The first line of the data below and every line after it, through the one with "United States, site nh-fish-game-vol1_CLNA", must be transcribed without change.

%%

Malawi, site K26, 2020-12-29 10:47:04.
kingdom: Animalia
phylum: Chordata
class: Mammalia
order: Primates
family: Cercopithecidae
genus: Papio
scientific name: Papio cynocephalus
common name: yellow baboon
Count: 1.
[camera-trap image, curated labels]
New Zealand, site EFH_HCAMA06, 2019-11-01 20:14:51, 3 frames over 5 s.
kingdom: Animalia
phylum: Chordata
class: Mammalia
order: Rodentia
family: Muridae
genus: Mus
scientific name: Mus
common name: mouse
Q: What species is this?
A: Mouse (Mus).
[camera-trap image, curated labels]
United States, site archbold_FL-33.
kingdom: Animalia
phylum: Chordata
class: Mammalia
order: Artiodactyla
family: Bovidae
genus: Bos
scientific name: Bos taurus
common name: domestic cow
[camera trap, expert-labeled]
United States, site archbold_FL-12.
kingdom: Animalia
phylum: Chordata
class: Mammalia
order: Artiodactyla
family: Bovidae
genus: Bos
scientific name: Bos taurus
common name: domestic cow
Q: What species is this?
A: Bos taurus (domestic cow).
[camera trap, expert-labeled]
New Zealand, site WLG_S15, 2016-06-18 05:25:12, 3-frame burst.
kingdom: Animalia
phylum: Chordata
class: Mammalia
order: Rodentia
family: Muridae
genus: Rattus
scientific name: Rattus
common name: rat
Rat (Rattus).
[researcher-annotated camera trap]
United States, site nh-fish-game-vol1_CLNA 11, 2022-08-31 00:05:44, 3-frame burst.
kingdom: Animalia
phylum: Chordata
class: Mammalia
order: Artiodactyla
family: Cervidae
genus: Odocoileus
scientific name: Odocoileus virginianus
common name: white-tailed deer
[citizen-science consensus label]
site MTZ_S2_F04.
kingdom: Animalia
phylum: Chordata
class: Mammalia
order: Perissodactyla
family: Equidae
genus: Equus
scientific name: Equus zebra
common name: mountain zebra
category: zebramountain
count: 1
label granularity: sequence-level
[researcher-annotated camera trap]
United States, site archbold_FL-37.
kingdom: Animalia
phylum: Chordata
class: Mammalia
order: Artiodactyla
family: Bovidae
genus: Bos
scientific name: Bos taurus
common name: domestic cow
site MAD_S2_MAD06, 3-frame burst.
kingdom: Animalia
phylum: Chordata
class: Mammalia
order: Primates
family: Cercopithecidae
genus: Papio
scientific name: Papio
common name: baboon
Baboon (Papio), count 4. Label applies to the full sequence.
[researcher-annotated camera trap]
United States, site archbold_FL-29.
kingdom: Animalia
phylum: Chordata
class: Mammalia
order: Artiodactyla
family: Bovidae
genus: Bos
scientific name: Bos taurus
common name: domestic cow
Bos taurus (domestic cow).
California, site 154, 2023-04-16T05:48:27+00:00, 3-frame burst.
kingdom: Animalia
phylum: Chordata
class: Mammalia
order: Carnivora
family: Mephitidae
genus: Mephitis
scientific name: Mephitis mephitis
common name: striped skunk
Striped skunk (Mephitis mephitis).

%%

Result of this exercise:
Malawi, site K26, 2020-12-29 10:47:04.
kingdom: Animalia
phylum: Chordata
class: Mammalia
order: Primates
family: Cercopithecidae
genus: Papio
scientific name: Papio cynocephalus
common name: yellow baboon
Count: 1.
[camera-trap image, curated labels]
New Zealand, site EFH_HCAMA06, 2019-11-01 20:14:51, 3 frames over 5 s.
kingdom: Animalia
phylum: Chordata
class: Mammalia
order: Rodentia
family: Muridae
genus: Mus
scientific name: Mus
common name: mouse
Q: What species is this?
A: Mouse (Mus).
[camera-trap image, curated labels]
United States, site archbold_FL-33.
kingdom: Animalia
phylum: Chordata
class: Mammalia
order: Artiodactyla
family: Bovidae
genus: Bos
scientific name: Bos taurus
common name: domestic cow
[camera trap, expert-labeled]
United States, site archbold_FL-12.
kingdom: Animalia
phylum: Chordata
class: Mammalia
order: Artiodactyla
family: Bovidae
genus: Bos
scientific name: Bos taurus
common name: domestic cow
Q: What species is this?
A: Bos taurus (domestic cow).
[camera trap, expert-labeled]
New Zealand, site WLG_S15, 2016-06-18 05:25:12, 3-frame burst.
kingdom: Animalia
phylum: Chordata
class: Mammalia
order: Rodentia
family: Muridae
genus: Rattus
scientific name: Rattus
common name: rat
Rat (Rattus).
[researcher-annotated camera trap]
United States, site nh-fish-game-vol1_CLNA 11, 2022-08-31 00:05:44, 3-frame burst.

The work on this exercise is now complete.